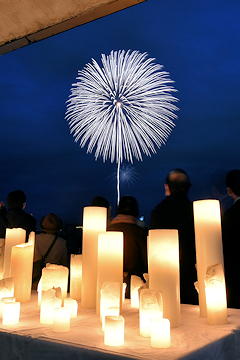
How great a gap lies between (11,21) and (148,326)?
265 cm

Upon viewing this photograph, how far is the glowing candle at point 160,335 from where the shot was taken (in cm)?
94

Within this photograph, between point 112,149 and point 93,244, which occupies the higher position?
point 112,149

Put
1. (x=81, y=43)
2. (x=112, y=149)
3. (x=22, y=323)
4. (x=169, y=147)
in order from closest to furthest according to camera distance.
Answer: (x=22, y=323) → (x=112, y=149) → (x=81, y=43) → (x=169, y=147)

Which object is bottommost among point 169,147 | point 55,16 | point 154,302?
point 154,302

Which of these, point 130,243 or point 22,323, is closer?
point 22,323

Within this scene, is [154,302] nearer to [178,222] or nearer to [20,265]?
[20,265]

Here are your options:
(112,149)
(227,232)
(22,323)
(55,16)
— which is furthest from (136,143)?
(22,323)

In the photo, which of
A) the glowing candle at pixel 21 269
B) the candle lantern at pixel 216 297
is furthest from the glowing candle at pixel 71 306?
the candle lantern at pixel 216 297

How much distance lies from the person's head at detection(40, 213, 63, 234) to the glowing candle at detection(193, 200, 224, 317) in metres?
1.71

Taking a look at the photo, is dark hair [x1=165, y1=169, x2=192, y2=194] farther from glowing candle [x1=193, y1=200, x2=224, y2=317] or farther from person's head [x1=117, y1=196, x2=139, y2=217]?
glowing candle [x1=193, y1=200, x2=224, y2=317]

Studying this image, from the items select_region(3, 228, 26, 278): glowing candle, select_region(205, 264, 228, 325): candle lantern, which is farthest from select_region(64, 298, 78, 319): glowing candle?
select_region(3, 228, 26, 278): glowing candle

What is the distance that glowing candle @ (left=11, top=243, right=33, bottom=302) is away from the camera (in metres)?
1.70

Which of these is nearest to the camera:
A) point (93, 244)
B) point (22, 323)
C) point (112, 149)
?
point (22, 323)

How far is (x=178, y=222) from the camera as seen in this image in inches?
84.5
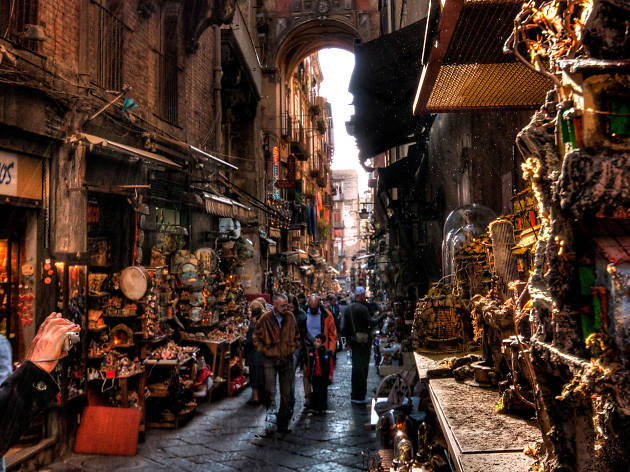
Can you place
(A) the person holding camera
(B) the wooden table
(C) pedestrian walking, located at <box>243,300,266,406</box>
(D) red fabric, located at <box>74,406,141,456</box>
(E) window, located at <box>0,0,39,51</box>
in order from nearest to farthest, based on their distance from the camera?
(A) the person holding camera → (B) the wooden table → (E) window, located at <box>0,0,39,51</box> → (D) red fabric, located at <box>74,406,141,456</box> → (C) pedestrian walking, located at <box>243,300,266,406</box>

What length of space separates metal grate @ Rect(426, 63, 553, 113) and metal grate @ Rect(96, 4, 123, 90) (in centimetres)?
531

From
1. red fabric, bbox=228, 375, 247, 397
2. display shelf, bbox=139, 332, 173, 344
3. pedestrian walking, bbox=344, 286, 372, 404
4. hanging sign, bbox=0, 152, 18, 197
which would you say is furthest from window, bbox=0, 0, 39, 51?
red fabric, bbox=228, 375, 247, 397

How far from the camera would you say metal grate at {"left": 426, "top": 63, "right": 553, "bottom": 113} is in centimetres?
378

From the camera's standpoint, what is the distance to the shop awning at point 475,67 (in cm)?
309

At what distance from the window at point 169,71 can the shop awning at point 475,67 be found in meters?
6.95

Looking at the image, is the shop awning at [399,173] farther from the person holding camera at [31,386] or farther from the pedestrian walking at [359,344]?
the person holding camera at [31,386]

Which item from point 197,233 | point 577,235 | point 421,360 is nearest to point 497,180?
point 421,360

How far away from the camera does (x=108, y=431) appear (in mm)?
6066

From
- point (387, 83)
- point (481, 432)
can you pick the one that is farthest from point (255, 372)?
point (481, 432)

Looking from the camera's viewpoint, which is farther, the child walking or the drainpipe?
the drainpipe

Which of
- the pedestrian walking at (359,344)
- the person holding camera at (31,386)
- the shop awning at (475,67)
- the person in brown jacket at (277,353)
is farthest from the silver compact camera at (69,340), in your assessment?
the pedestrian walking at (359,344)

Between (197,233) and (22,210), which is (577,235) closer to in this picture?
(22,210)

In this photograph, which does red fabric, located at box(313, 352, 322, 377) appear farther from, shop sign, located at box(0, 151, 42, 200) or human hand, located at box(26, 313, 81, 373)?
human hand, located at box(26, 313, 81, 373)

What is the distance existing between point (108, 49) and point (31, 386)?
24.2ft
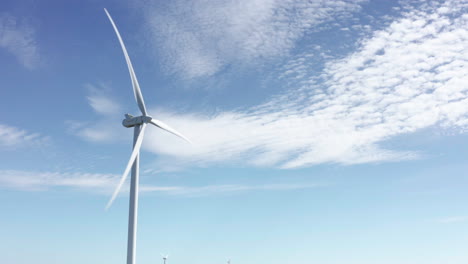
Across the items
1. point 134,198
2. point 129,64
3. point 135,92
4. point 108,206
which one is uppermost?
point 129,64

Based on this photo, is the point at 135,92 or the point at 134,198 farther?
the point at 135,92

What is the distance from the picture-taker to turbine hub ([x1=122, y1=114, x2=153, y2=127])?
177 ft

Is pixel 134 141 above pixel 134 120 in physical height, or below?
below

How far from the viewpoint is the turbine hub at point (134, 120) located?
5394 cm

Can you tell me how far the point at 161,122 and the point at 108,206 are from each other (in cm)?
2206

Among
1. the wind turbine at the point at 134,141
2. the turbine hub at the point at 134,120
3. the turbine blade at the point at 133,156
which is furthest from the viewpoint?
the turbine hub at the point at 134,120

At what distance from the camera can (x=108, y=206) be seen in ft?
120

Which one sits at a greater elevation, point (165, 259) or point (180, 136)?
point (180, 136)

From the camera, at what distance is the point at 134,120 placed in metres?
54.6

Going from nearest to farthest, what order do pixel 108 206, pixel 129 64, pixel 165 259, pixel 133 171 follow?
1. pixel 108 206
2. pixel 133 171
3. pixel 129 64
4. pixel 165 259

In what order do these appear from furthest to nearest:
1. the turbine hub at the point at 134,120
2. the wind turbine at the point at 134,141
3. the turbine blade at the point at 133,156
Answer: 1. the turbine hub at the point at 134,120
2. the wind turbine at the point at 134,141
3. the turbine blade at the point at 133,156

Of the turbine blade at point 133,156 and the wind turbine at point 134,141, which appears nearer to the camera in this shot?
the turbine blade at point 133,156

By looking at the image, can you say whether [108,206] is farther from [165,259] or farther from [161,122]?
[165,259]

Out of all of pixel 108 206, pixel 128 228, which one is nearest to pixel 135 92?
pixel 128 228
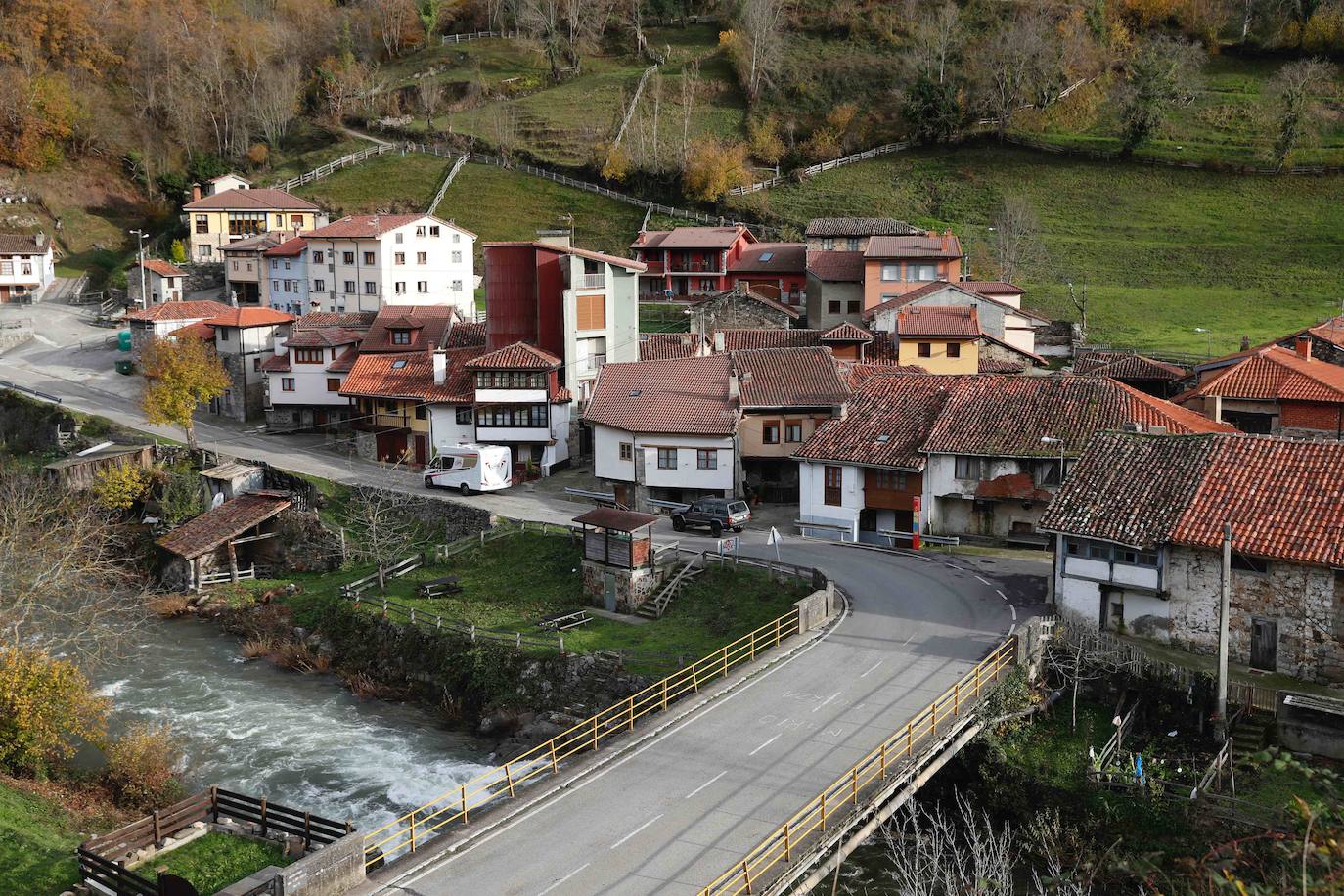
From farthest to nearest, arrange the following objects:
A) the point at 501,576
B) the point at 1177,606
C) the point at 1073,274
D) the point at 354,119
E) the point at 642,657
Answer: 1. the point at 354,119
2. the point at 1073,274
3. the point at 501,576
4. the point at 642,657
5. the point at 1177,606

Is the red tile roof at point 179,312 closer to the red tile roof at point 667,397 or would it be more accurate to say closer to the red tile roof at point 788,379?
the red tile roof at point 667,397

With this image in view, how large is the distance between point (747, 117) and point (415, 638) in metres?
87.5

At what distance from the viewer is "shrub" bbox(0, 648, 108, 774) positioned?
29375 millimetres

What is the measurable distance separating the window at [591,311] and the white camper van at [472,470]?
8.22 meters

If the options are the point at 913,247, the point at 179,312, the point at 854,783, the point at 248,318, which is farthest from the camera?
the point at 913,247

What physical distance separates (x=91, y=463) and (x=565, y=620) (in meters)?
30.3

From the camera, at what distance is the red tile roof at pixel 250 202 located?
93688 mm

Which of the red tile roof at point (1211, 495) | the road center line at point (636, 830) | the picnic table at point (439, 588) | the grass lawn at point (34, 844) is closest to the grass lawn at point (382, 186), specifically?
the picnic table at point (439, 588)

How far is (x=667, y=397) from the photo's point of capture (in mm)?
51469

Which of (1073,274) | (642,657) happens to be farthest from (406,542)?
(1073,274)

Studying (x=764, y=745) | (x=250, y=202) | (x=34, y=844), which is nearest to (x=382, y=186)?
(x=250, y=202)

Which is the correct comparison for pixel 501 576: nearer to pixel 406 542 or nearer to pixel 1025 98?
pixel 406 542

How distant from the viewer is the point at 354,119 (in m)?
122

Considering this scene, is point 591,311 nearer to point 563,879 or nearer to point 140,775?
point 140,775
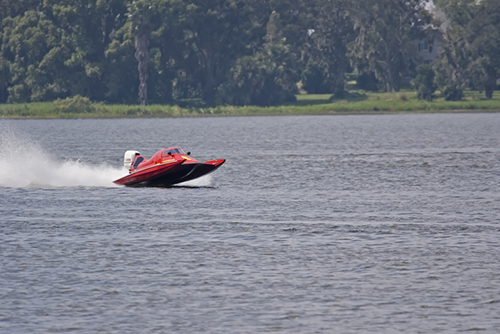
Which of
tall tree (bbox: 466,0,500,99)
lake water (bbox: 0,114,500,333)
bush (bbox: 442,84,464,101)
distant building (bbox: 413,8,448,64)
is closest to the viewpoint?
lake water (bbox: 0,114,500,333)

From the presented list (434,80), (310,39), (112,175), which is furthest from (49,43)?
(112,175)

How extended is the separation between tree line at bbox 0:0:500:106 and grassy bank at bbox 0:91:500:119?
301cm

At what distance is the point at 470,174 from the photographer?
4809 cm

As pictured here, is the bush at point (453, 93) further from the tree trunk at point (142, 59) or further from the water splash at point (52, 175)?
the water splash at point (52, 175)

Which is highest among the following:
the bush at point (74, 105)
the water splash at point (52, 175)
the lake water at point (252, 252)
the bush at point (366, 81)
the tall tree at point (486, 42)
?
the tall tree at point (486, 42)

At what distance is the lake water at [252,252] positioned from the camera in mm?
18719

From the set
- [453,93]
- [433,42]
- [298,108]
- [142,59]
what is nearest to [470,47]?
[453,93]

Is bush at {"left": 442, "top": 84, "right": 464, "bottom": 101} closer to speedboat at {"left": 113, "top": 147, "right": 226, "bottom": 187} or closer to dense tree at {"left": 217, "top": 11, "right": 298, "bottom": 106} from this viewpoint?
dense tree at {"left": 217, "top": 11, "right": 298, "bottom": 106}

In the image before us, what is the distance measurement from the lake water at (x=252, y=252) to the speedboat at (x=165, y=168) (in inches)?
26.0

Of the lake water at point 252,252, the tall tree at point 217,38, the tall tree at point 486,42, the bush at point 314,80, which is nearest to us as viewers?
the lake water at point 252,252

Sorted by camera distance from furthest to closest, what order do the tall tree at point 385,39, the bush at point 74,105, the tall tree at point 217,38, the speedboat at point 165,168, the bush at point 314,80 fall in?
1. the bush at point 314,80
2. the tall tree at point 217,38
3. the tall tree at point 385,39
4. the bush at point 74,105
5. the speedboat at point 165,168

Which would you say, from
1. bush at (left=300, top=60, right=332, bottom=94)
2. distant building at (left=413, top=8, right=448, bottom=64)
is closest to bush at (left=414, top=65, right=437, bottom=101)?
distant building at (left=413, top=8, right=448, bottom=64)

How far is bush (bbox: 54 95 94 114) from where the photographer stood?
152 m

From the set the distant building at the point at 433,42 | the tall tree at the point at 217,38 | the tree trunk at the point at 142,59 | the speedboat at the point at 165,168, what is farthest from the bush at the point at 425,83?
the speedboat at the point at 165,168
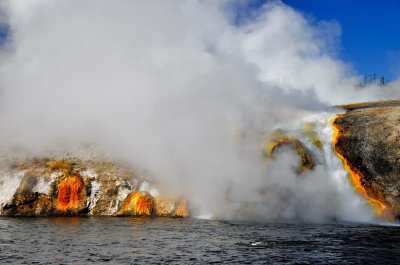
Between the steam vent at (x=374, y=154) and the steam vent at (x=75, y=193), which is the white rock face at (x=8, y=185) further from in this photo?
the steam vent at (x=374, y=154)

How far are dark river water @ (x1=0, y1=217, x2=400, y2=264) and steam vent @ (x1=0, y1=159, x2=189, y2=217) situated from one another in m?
2.31

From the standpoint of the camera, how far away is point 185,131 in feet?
95.3

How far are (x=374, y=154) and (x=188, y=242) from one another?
1753 centimetres

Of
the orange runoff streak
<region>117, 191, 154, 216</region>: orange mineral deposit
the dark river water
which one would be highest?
the orange runoff streak

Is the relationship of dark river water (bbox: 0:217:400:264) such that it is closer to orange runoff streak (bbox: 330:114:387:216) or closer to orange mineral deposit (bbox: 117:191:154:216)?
orange mineral deposit (bbox: 117:191:154:216)

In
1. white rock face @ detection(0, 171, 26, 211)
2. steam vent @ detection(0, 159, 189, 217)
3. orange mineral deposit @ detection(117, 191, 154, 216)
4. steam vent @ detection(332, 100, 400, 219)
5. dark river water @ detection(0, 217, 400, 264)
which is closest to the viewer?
dark river water @ detection(0, 217, 400, 264)

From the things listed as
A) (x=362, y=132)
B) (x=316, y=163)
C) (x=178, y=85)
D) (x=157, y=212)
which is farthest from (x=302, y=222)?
(x=178, y=85)

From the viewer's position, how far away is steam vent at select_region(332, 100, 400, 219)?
945 inches

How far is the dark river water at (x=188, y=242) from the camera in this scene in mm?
11992

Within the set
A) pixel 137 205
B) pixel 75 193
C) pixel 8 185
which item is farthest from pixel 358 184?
pixel 8 185

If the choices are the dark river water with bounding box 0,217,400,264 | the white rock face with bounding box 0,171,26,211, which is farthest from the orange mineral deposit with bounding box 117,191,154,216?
the white rock face with bounding box 0,171,26,211

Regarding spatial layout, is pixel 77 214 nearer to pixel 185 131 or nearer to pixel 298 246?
pixel 185 131

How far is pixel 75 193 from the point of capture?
23.3 m

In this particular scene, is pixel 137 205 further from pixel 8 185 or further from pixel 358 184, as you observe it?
pixel 358 184
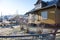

* * * *

THE EXERCISE:
Rewrite the items from the line containing "From the standpoint" through the end of the items, both ends included, replacing "steam vent" with "hot spring vent" and changing nothing else. Leave the pictures out of your answer.

REPLY:
From the standpoint of the camera, how far away is point 185,131 in feet?
95.3

How far are (x=374, y=154) and (x=188, y=242) from one another?
1753 centimetres

Of
the orange runoff streak
<region>117, 191, 154, 216</region>: orange mineral deposit
the dark river water
which one would be highest?
the orange runoff streak

Is the relationship of dark river water (bbox: 0:217:400:264) such that it is closer to orange runoff streak (bbox: 330:114:387:216) or closer to orange mineral deposit (bbox: 117:191:154:216)?
orange mineral deposit (bbox: 117:191:154:216)

In
1. white rock face @ detection(0, 171, 26, 211)
2. hot spring vent @ detection(0, 159, 189, 217)
3. orange mineral deposit @ detection(117, 191, 154, 216)
4. hot spring vent @ detection(332, 100, 400, 219)
5. dark river water @ detection(0, 217, 400, 264)
which is closest to the viewer?
dark river water @ detection(0, 217, 400, 264)

From the things listed as
A) (x=362, y=132)
B) (x=316, y=163)
C) (x=178, y=85)
D) (x=157, y=212)
which is farthest from (x=302, y=222)?
(x=178, y=85)

From the viewer's position, how far away is hot spring vent at select_region(332, 100, 400, 219)?
945 inches

How far is the dark river water at (x=188, y=242) from the camera in this scene in mm?
11992

Within the set
A) pixel 137 205
B) pixel 75 193
C) pixel 8 185
which item is farthest from pixel 358 184?
pixel 8 185

If the choices are the dark river water with bounding box 0,217,400,264 | the white rock face with bounding box 0,171,26,211, which is farthest from the orange mineral deposit with bounding box 117,191,154,216?
the white rock face with bounding box 0,171,26,211

Regarding spatial layout, is pixel 77 214 nearer to pixel 185 131 or nearer to pixel 298 246?
pixel 185 131

How far is pixel 75 193 from the point of capture?
23.3 m

In this particular scene, is pixel 137 205 further from pixel 8 185 or further from pixel 358 184, as you observe it?
pixel 358 184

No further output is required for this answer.